How can we better prevent pelvic floor organ prolapse in women? Pelvic floor organ prolapse is a common disease in female patients, which is mainly manifested by the presence of protruding objects at the vaginal opening, which may be the anterior or posterior wall of the vagina, or the uterine body. Therefore, this type of disease can be well prevented. Generally speaking, we believe that there are three main factors for this type of disease, one is pregnancy and childbirth; One is age, mainly due to insufficient hormones in the body after menopause; One is excessive weight, which compresses the pelvic floor muscles by pelvic organs. So, for these three points, we have different prevention methods. Firstly, we should shorten the delivery process as much as possible during pregnancy. Secondly, after delivery, we should have good pelvic floor rehabilitation and weight control. For some severe cough and constipation, we should actively treat them. For menopausal patients, we can also use some estrogen ointment locally, preferably locally. Before use, we should avoid some contraindications, such as ovarian tumors, breast tumors, etc.

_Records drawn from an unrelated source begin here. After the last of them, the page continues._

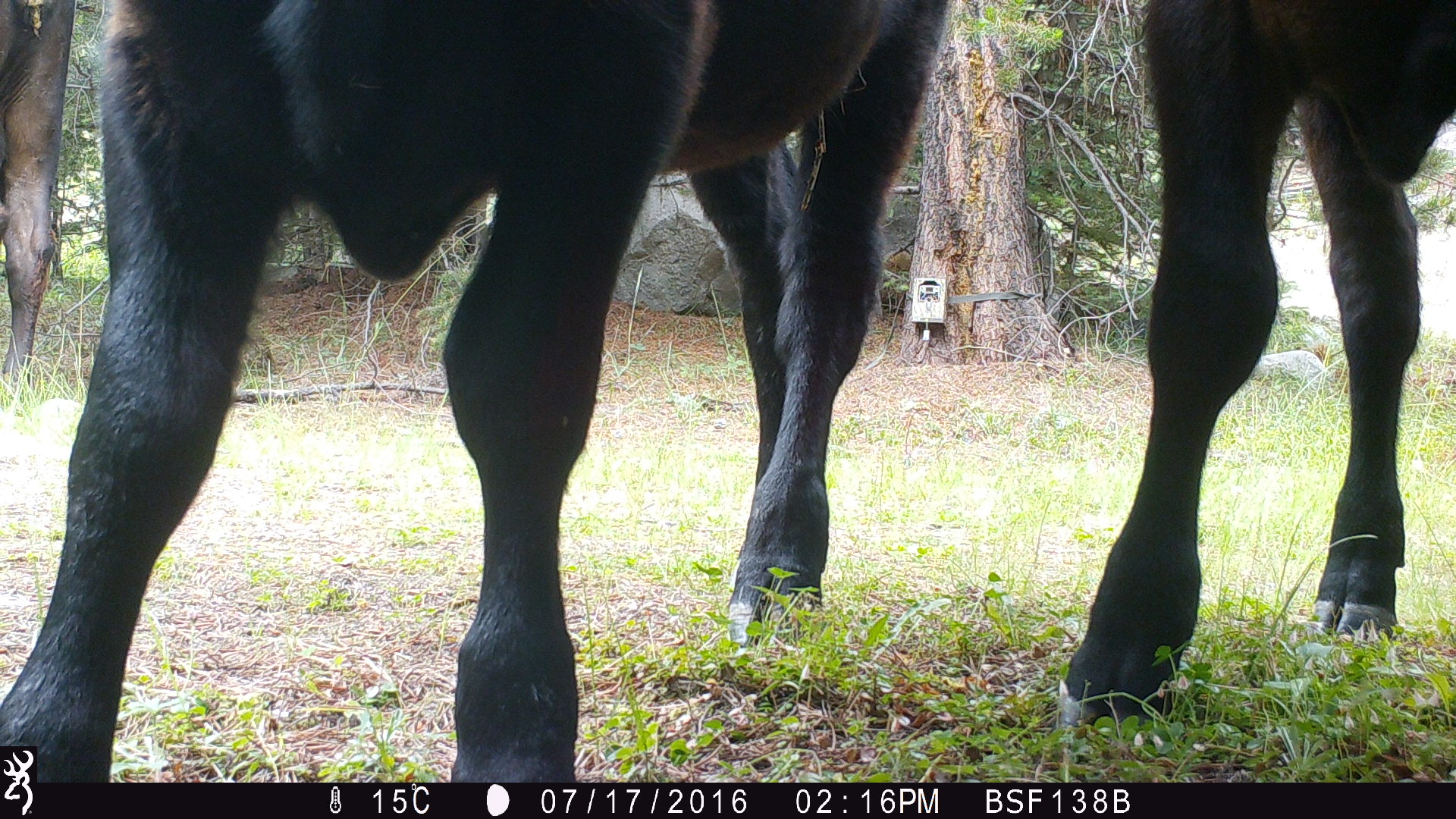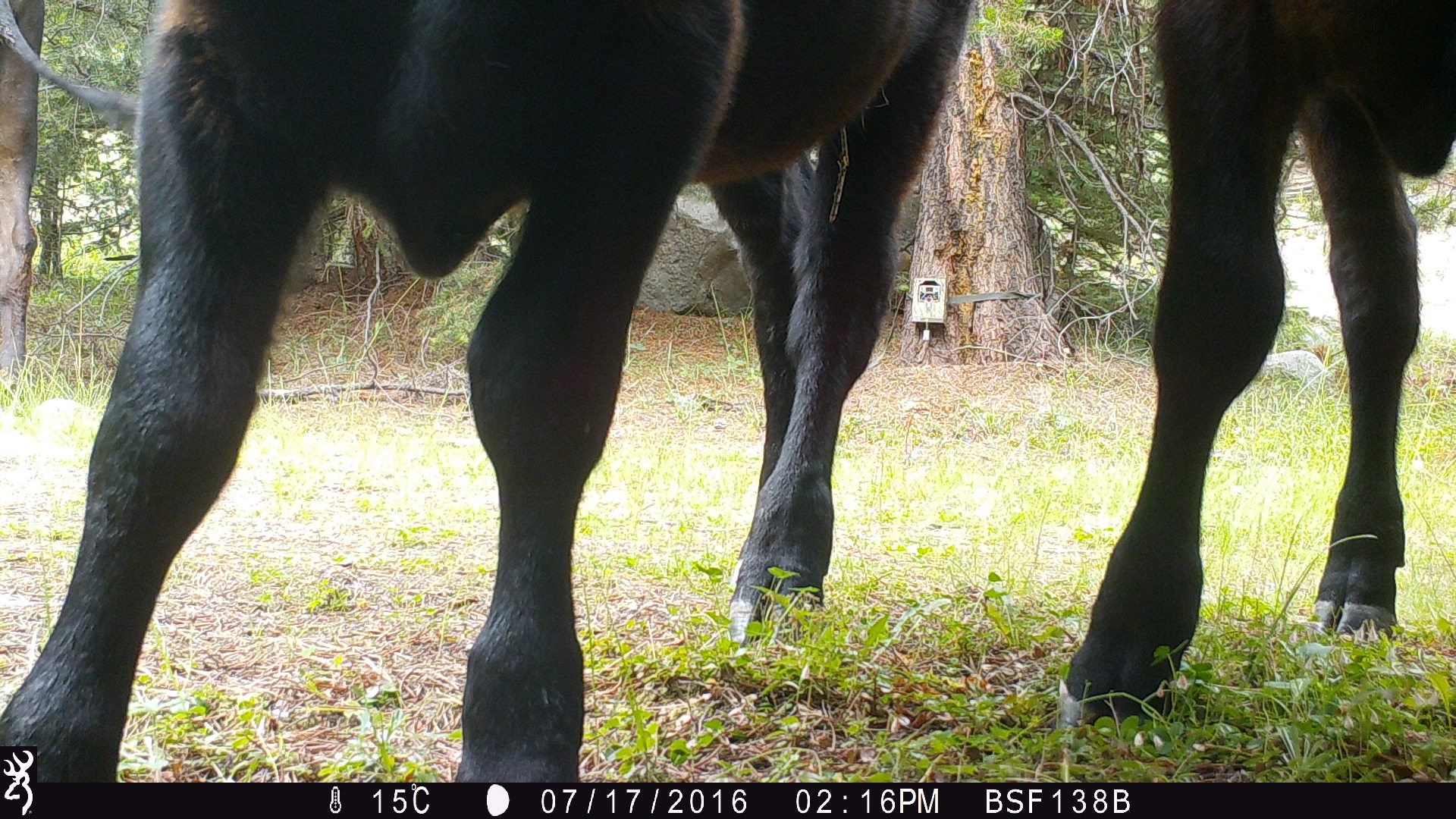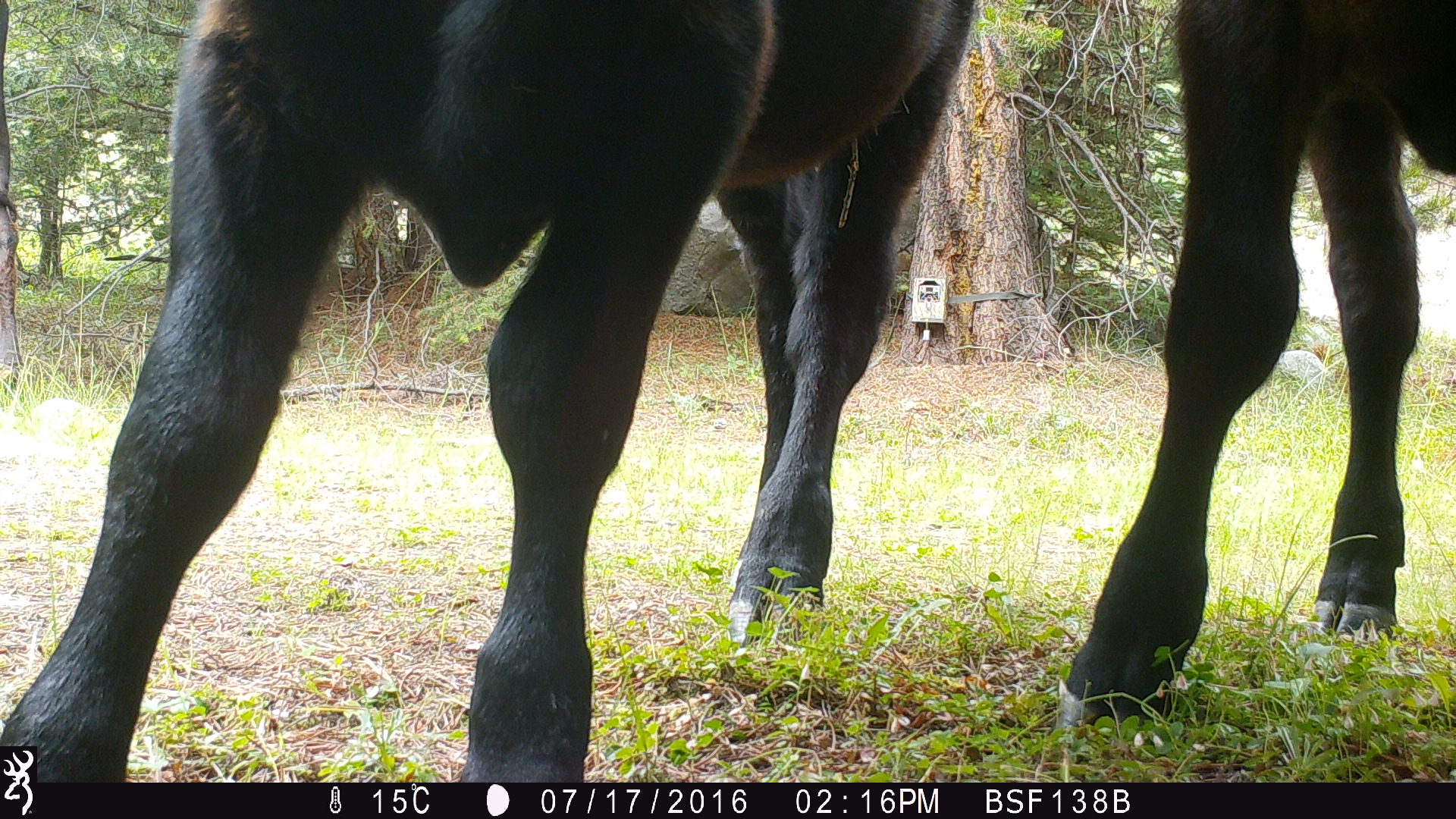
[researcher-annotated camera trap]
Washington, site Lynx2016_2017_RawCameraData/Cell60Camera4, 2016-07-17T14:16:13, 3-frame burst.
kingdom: Animalia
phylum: Chordata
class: Mammalia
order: Artiodactyla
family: Bovidae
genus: Bos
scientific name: Bos taurus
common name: domestic cattle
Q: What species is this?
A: Domestic cattle (Bos taurus).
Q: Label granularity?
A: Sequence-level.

What exercises cannot be performed for female pelvic floor organ prolapse? What should be paid attention to in daily life? The following exercises that increase pelvic floor load need to be reduced and avoided: running, jumping, skipping rope, boxing, squatting, sit ups, squatting horse steps, lifting heavy objects, high lifting/kicking exercises, high-intensity exercises/exercise courses that require running and jumping. Pelvic floor organ prolapse is a disease caused by the relaxation of pelvic floor muscles in women. Patients with this condition can be advised to avoid heavy physical activity and treat chronic cough, constipation, and other diseases. For severe patients, we recommend surgical treatment, which currently has a relatively ideal effect.